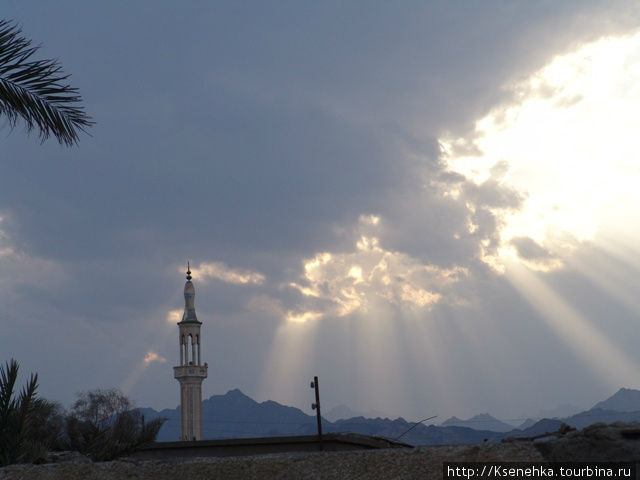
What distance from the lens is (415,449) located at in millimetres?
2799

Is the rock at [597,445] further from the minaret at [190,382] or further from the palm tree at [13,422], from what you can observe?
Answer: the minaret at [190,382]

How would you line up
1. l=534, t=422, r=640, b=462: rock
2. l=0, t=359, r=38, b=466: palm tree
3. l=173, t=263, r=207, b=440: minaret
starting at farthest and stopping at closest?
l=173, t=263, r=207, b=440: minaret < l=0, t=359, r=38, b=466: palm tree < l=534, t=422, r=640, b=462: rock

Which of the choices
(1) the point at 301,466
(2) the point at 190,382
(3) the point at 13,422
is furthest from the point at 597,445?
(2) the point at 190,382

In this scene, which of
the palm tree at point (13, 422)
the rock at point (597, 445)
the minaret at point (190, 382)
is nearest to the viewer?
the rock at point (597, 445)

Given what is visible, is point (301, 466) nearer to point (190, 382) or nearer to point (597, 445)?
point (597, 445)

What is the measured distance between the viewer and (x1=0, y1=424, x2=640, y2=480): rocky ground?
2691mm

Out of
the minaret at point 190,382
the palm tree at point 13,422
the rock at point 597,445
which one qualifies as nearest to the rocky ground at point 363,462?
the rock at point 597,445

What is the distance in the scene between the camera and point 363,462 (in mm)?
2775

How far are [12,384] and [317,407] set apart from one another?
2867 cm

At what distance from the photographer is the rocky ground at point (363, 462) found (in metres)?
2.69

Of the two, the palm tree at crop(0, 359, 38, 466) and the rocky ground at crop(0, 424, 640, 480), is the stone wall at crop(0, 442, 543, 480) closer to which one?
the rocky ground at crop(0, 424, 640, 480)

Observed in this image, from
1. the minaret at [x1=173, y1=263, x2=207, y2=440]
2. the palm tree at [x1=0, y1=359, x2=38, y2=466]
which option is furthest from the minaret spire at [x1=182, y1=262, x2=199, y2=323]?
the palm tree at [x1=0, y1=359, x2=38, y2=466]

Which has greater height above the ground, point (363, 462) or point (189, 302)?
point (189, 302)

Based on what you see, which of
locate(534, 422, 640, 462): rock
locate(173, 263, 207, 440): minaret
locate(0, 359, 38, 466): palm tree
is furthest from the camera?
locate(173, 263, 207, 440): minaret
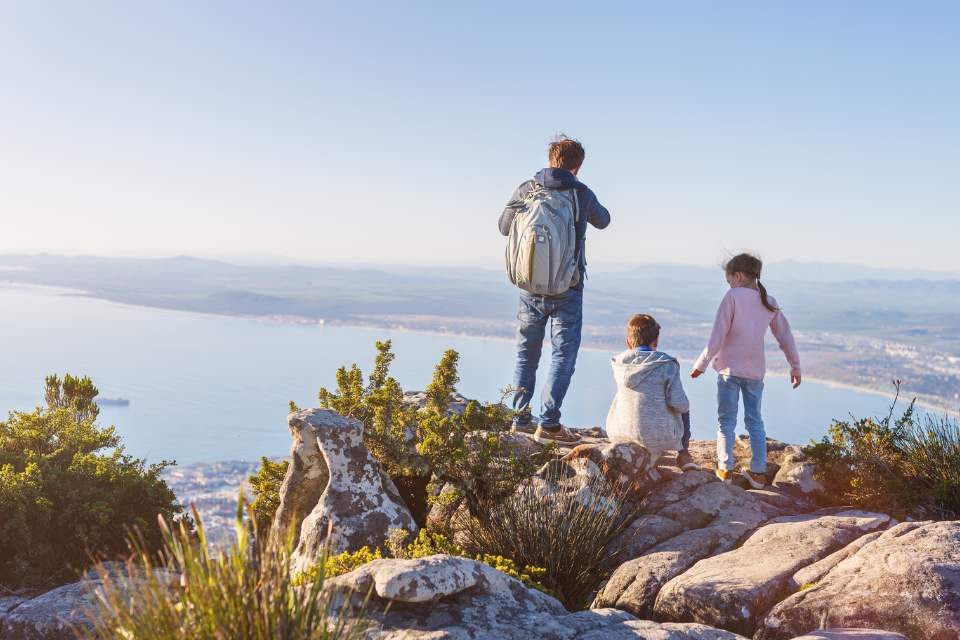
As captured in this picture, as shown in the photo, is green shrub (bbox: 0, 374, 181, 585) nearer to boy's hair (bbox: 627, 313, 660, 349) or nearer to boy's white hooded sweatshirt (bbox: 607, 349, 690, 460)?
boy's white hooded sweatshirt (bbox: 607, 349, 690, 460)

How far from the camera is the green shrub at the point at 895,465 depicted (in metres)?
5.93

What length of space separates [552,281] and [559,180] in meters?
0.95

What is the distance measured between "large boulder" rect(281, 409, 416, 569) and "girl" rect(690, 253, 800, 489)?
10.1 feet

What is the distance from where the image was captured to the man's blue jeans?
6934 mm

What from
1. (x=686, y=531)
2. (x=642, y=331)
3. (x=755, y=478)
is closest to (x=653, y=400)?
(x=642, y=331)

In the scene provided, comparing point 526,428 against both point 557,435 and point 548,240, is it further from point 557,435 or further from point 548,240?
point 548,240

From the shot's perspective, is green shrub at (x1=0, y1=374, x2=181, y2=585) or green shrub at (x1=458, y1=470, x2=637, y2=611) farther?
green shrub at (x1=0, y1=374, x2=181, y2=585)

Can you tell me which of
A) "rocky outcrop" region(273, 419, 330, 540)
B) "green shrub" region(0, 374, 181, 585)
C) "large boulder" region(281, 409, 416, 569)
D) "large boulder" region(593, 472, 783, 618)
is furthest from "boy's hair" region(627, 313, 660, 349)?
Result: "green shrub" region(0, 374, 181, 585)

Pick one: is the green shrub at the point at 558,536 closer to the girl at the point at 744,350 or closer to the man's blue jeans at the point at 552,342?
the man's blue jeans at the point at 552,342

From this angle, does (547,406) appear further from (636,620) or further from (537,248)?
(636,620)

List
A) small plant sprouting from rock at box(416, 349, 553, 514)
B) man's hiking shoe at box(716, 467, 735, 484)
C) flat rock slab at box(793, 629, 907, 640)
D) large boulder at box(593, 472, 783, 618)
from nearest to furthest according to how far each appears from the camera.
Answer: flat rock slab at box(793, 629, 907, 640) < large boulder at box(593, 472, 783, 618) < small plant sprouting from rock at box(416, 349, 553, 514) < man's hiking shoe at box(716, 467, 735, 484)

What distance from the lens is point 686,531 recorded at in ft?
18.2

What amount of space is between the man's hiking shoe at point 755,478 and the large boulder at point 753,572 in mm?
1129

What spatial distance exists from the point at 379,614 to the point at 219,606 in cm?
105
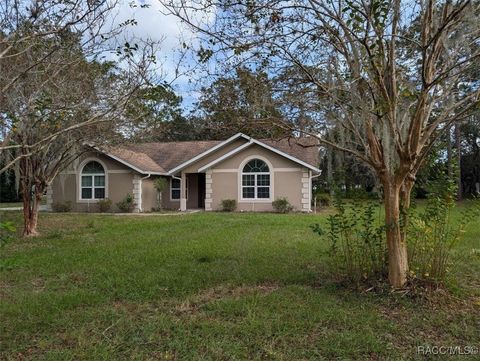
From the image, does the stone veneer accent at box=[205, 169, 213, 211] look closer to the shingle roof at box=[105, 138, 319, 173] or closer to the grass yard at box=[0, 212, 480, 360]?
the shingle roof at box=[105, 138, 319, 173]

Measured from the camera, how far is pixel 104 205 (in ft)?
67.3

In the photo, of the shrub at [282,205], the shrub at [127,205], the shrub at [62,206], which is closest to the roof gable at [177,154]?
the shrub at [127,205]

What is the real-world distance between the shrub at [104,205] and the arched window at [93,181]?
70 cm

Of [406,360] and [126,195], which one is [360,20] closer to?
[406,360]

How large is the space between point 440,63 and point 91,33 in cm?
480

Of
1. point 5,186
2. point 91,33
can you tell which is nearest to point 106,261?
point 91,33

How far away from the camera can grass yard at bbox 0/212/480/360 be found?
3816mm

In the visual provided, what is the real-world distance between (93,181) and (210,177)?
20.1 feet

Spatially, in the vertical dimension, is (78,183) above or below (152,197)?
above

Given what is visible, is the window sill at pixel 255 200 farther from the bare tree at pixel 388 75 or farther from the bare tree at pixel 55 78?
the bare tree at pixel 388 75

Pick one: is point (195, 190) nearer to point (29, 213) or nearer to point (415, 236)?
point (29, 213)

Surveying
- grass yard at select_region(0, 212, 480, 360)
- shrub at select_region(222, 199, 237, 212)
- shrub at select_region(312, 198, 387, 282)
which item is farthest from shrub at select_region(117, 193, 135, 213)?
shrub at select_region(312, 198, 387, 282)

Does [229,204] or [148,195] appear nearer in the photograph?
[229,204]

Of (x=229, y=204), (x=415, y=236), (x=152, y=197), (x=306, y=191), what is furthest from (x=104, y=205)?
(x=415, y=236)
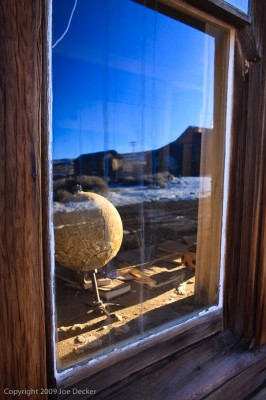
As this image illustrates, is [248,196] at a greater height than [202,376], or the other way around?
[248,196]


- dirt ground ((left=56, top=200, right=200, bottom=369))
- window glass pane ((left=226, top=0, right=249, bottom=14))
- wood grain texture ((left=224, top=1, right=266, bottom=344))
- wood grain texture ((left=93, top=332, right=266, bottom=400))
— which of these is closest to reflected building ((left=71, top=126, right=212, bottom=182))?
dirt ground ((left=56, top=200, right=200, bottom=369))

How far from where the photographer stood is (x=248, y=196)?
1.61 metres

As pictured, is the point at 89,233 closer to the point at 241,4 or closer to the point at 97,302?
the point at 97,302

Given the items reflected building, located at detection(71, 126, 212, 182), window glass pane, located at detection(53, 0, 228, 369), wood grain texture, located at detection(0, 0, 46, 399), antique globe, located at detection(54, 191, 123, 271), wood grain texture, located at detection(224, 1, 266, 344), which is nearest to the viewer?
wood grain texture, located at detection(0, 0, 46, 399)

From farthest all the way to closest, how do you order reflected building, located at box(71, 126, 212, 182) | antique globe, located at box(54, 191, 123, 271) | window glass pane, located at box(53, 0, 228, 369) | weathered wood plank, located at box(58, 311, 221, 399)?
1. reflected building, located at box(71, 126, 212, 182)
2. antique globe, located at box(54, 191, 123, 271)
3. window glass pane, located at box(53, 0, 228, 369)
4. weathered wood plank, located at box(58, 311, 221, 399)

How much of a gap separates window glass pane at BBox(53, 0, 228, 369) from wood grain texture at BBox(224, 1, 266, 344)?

◆ ◆ ◆ ◆

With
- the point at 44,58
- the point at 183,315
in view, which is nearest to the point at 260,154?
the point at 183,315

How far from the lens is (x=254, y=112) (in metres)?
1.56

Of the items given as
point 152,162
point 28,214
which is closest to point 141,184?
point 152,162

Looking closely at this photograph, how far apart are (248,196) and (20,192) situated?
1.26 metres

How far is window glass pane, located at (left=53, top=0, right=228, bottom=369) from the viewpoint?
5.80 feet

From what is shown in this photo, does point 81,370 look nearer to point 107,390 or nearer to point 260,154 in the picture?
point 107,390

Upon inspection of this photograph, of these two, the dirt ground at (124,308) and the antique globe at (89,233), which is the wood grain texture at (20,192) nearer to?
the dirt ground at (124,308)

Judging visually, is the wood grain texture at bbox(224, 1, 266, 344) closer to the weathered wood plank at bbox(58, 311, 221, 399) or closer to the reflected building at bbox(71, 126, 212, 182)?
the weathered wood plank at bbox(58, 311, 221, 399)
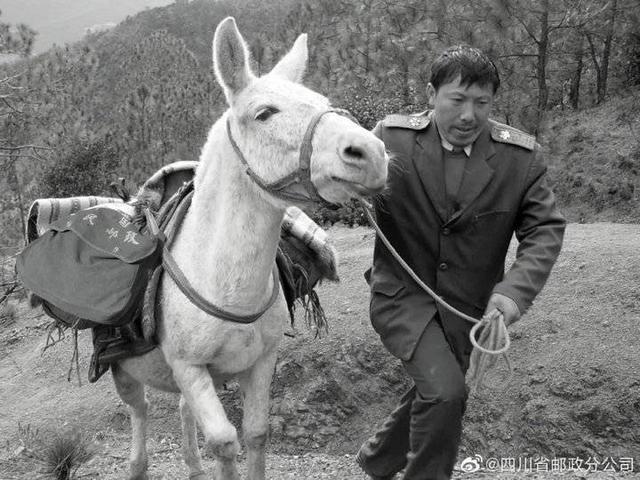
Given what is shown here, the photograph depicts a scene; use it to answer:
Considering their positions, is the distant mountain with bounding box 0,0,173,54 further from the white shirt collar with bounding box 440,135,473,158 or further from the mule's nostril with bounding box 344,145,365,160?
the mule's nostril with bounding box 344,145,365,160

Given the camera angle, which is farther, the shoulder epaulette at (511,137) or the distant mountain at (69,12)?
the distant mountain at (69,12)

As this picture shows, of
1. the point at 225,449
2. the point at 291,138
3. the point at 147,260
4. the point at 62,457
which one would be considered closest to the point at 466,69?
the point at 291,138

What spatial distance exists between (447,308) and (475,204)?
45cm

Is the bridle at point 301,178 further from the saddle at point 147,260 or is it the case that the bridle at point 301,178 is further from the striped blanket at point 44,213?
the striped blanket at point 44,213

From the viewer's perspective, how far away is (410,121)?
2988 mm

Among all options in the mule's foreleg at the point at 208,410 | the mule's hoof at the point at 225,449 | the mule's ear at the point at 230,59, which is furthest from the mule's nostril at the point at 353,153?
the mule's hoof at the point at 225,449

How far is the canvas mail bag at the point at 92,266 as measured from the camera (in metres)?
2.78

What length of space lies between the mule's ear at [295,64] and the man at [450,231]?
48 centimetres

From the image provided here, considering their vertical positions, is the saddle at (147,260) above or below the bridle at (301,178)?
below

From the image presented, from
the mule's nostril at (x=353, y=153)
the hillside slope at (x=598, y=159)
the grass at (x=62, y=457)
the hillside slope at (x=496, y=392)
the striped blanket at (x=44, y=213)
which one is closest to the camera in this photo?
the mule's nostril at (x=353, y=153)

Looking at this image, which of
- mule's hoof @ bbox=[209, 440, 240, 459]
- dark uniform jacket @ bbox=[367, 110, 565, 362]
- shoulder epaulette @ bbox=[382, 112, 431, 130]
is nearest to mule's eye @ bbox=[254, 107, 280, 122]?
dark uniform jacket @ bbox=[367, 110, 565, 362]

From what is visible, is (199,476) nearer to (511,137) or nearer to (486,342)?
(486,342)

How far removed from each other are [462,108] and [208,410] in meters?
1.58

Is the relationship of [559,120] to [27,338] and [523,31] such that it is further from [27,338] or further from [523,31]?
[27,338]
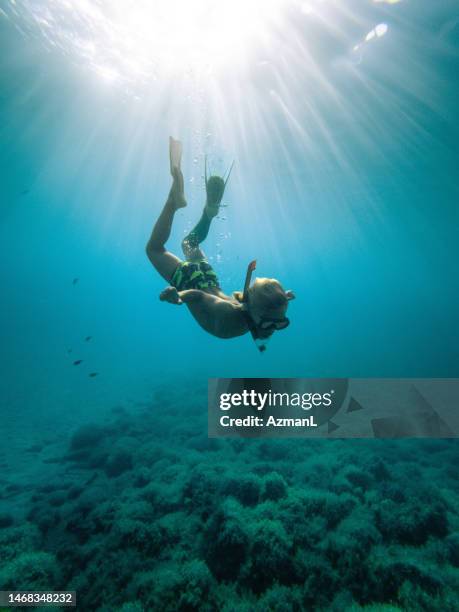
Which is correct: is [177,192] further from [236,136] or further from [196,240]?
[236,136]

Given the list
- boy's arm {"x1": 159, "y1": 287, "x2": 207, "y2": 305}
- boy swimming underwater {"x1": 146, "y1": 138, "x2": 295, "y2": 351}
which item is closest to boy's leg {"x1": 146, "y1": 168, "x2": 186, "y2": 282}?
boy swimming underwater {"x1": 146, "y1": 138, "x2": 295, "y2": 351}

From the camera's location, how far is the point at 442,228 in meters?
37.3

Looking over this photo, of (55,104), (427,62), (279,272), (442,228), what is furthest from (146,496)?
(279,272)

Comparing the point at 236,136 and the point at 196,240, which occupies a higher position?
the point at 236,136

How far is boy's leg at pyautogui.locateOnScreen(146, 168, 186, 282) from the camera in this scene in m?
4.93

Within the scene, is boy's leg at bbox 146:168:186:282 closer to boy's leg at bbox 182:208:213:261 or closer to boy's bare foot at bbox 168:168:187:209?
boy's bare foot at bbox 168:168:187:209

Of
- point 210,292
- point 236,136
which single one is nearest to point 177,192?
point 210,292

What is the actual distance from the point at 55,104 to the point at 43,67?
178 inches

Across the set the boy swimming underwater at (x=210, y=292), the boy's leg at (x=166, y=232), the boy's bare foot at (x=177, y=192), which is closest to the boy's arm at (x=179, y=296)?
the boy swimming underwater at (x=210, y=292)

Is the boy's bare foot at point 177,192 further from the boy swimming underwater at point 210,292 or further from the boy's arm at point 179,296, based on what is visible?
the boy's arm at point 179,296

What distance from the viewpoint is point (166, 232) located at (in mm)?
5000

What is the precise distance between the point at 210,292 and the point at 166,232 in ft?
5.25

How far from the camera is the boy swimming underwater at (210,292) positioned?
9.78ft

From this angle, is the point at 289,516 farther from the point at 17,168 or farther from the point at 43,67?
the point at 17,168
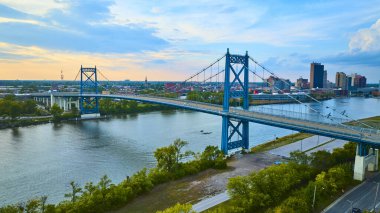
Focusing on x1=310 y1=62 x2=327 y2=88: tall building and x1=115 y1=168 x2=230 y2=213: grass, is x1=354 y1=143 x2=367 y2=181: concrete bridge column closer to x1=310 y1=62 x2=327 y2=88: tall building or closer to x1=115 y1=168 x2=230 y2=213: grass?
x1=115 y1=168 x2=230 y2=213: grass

◆ ◆ ◆ ◆

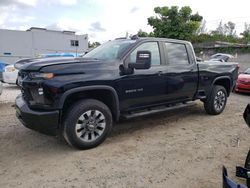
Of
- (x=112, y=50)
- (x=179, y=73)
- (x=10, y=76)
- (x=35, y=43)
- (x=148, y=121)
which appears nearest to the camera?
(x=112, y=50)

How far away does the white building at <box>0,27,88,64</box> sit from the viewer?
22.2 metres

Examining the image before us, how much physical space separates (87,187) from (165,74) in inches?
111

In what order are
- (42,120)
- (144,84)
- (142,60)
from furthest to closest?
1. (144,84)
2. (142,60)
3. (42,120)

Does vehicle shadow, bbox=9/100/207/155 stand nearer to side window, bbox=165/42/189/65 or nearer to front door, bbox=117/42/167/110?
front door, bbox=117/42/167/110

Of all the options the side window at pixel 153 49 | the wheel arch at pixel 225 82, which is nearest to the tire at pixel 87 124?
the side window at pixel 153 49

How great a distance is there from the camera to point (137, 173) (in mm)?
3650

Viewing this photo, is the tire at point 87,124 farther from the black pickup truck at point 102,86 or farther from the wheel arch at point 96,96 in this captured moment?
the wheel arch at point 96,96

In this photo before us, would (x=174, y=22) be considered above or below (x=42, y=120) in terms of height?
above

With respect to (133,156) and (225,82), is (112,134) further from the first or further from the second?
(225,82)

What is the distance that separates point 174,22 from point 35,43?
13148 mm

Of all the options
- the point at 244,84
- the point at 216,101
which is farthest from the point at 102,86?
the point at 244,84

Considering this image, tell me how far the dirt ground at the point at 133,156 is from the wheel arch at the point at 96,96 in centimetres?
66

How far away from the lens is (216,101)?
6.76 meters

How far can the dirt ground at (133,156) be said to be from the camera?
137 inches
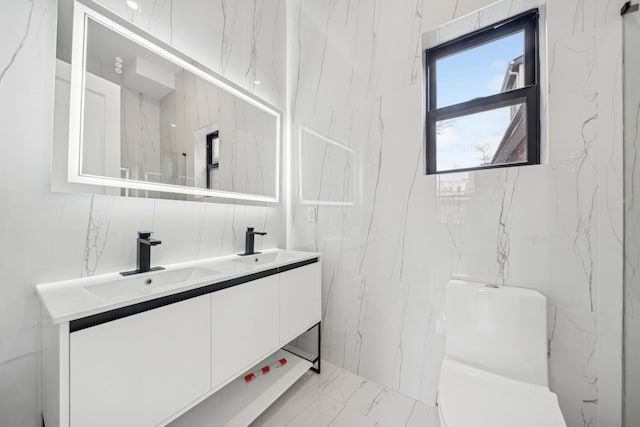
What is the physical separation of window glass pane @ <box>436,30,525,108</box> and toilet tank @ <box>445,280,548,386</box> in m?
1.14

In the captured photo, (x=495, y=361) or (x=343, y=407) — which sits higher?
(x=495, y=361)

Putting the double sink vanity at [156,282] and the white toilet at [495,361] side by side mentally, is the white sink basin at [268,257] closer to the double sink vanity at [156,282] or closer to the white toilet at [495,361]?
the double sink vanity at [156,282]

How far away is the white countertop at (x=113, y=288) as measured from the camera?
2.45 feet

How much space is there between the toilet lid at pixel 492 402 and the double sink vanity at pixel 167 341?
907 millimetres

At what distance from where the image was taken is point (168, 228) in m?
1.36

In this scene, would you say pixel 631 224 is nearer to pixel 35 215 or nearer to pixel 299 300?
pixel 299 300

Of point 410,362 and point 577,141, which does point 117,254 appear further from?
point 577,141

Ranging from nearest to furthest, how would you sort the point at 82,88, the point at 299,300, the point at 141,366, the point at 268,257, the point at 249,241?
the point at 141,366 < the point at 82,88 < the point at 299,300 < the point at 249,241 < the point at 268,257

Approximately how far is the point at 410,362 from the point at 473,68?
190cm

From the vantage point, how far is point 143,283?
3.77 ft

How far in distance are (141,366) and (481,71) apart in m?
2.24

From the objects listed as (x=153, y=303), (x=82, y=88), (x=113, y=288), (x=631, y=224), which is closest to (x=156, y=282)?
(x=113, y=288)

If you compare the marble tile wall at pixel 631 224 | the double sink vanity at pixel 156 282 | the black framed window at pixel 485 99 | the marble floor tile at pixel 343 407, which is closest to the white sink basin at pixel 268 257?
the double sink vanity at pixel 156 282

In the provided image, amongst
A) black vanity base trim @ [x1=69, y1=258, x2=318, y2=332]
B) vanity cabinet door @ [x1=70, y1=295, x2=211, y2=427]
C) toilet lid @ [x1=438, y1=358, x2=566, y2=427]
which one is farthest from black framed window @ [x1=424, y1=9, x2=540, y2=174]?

◆ ◆ ◆ ◆

AIM OF THE EXERCISE: Reproduce word for word the lines that begin with the one containing "What distance from the lens is (415,449)" and stop after the one containing "Answer: the minaret at [190,382]".

FULL SOLUTION:
What distance from the lens is (415,449) located at in millimetres?
2799

Is the rock at [597,445] further from the minaret at [190,382] or further from the palm tree at [13,422], from what you can observe?
Answer: the minaret at [190,382]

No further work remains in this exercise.